Earlier today I accidentally misspelled a url and stumbled into a crude attempt at browser hijacking. The message below was displayed, and it was impossible to close that window, switch tabs, etc. It did indeed seem like the computer, or at least the browser, was locked.
The full text of this part reads as follows:
There are no shortage of indicators this is some kind of scam...
the url "www.alerts-safari.info" might seem official but if it doesn't end in apple.com it's almost certainly not from Apple.
there are a number of obvious errors in grammar, most notably "you are advised to call the number the helpless number...". No way Apple makes mistakes like that.
So there is no way this is real, the only question is what to do next.
The problem is that the machine appears, to some extent, to be locked. You can't choose a different tab or do anything else in Safari. Clicking the OK button just brings the same dialog box back up. Force quitting and restarting Safari (even rebooting in between) will just reopen the tabs, including this one, which reintroduces the problem.
It's the first step towards much more serious trouble. A helpful sounding agent (who is most definitely not with Apple) will connect to your machine remotely to perform "diagnostics", then explain that while they can fix the problem, but because you are no longer under warranty, they'll need $500.
And those "diagnostics" also involve installing much more serious malware, spyware, etc. on your machine. In addition to losing $500 you are also further compromising your machine and creating a bigger problem. You don't want to get stuck in a nightmare like this.
There is absolutely nothing good that can come of calling, only more problems, so don't even waste your time.
So easy you may overlook it. Just click the little checkbox at the lower left that says "Don't show more alerts from this webpage". This is Apple protecting you, with a feature added to later versions of Safari, designed to protect you from exactly this kind of browser hijacking.
Once you close that window, you'll see another scary message that fills the entire browser window – the one shown in the header of this post. Again just ignore it – you can now close the browser tab/window, and that is exactly what you should do.
If you are running an older version of Safari, and don't see the "Don't show more alerts from this webpage" option the fix described above is not going to work.
First you will have to Force-Quit Safari, either by clicking the Apple Icon at the top left of your screen (not the browser window but the screen) and selecting "Force Quit...", or by pressing the Command-Option-Escape keys simultaneously.
Both options will take you to the "Force Quit" Window. From there you select Safari from the list and then click the blue button labeled "Force Quit". If you are interested there are still more ways to force-quit an application in Mac OS X.
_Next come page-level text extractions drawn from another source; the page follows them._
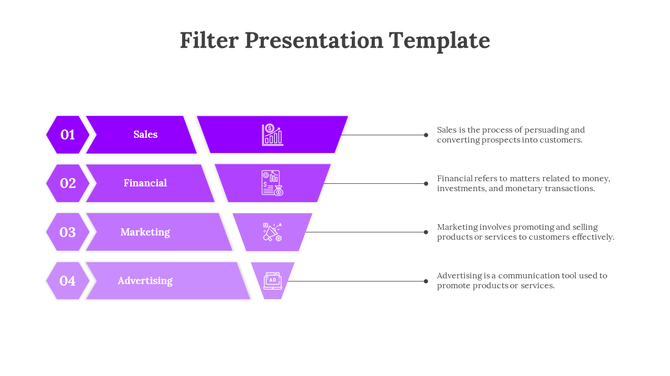 Filter Presentation Template

01 Sales

Sales is the process of persuading and converting prospects into customers.

02 Financial

Financial refers to matters related to money, investments, and monetary transactions.

03 Marketing

Marketing involves promoting and selling products or services to customers effectively.

04 Advertising

AD

Advertising is a communication tool used to promote products or services.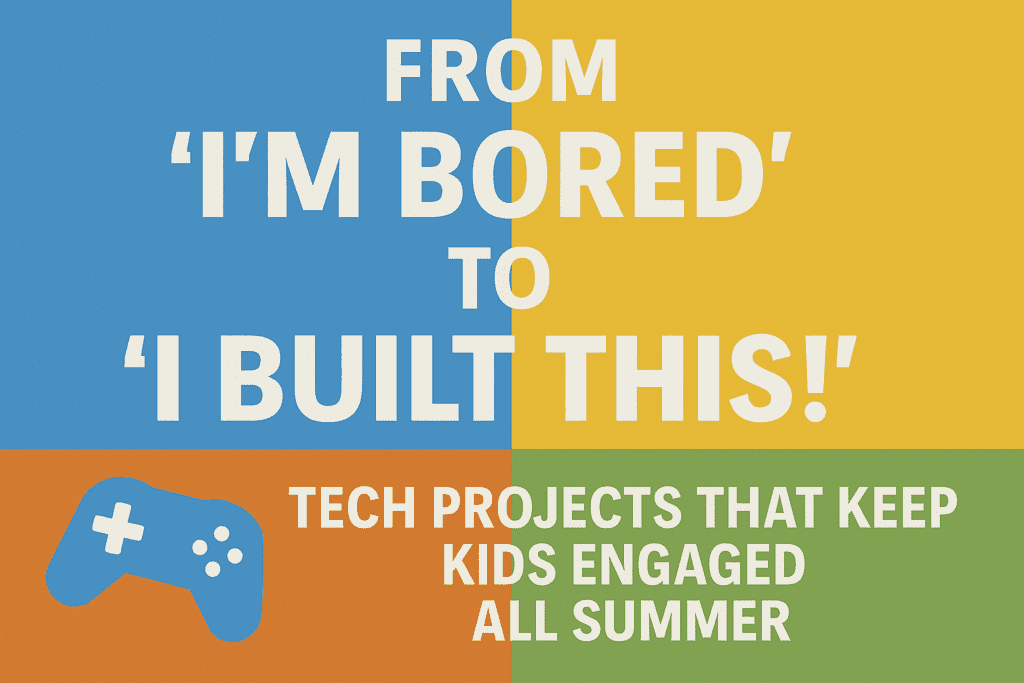 FROM
'I'M BORED'
TO
'I BUILT THIS!'

TECH PROJECTS THAT KEEP KIDS ENGAGED ALL SUMMER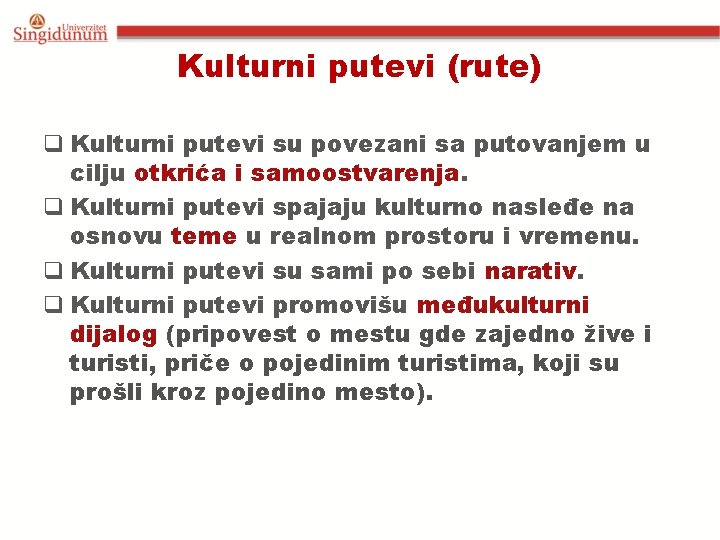 Univerzitet Singidunum

Kulturni putevi (rute)

❑ Kulturni putevi su povezani sa putovanjem u cilju otkrića i samoostvarenja.

❑ Kulturni putevi spajaju kulturno nasleđe na osnovu teme u realnom prostoru i vremenu.

❑ Kulturni putevi su sami po sebi narativ.

❑ Kulturni putevi promovišu međukulturni dijalog (pripovest o mestu gde zajedno žive i turisti, priče o pojedinim turistima, koji su prošli kroz pojedino mesto).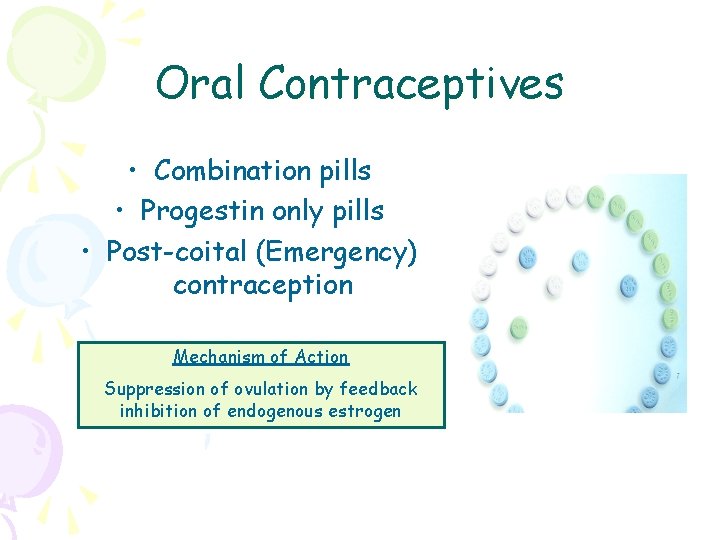 Oral Contraceptives

• Combination pills
• Progestin only pills
• Post-coital (Emergency) contraception

Mechanism of Action

Suppression of ovulation by feedback inhibition of endogenous estrogen

7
So - progress. But, depending on your settings, Safari is still likely to try and reopen that same page the next time you launch it, and the problem just starts all over again. The next step is to make sure that doesn't happen, and a couple of simple options for opening Safari without opening the windows from the last session are covered in a different post.
To avoid the problem in the future, or at least ensure you have a way of fixing it, check your Safari security preferences.
It is very important to keep the box that says "Block pop-up windows" checked.
Unfortunately this may sometimes interfere with the correct intended behavior of legitimate websites – not very often, but it can happen. When it does you will usually get a dialog box explaining the problem.
In such a case, if you are certain the site is legit, you can temporarily uncheck the "Block pop-up windows" box to you can complete the task. After that you should immediately check it again.
By instead putting the alert in a loop, a website can force the message to display repeatedly. This effectively locks out all other functions of the web browser, and giving the impression the browser is indeed locked.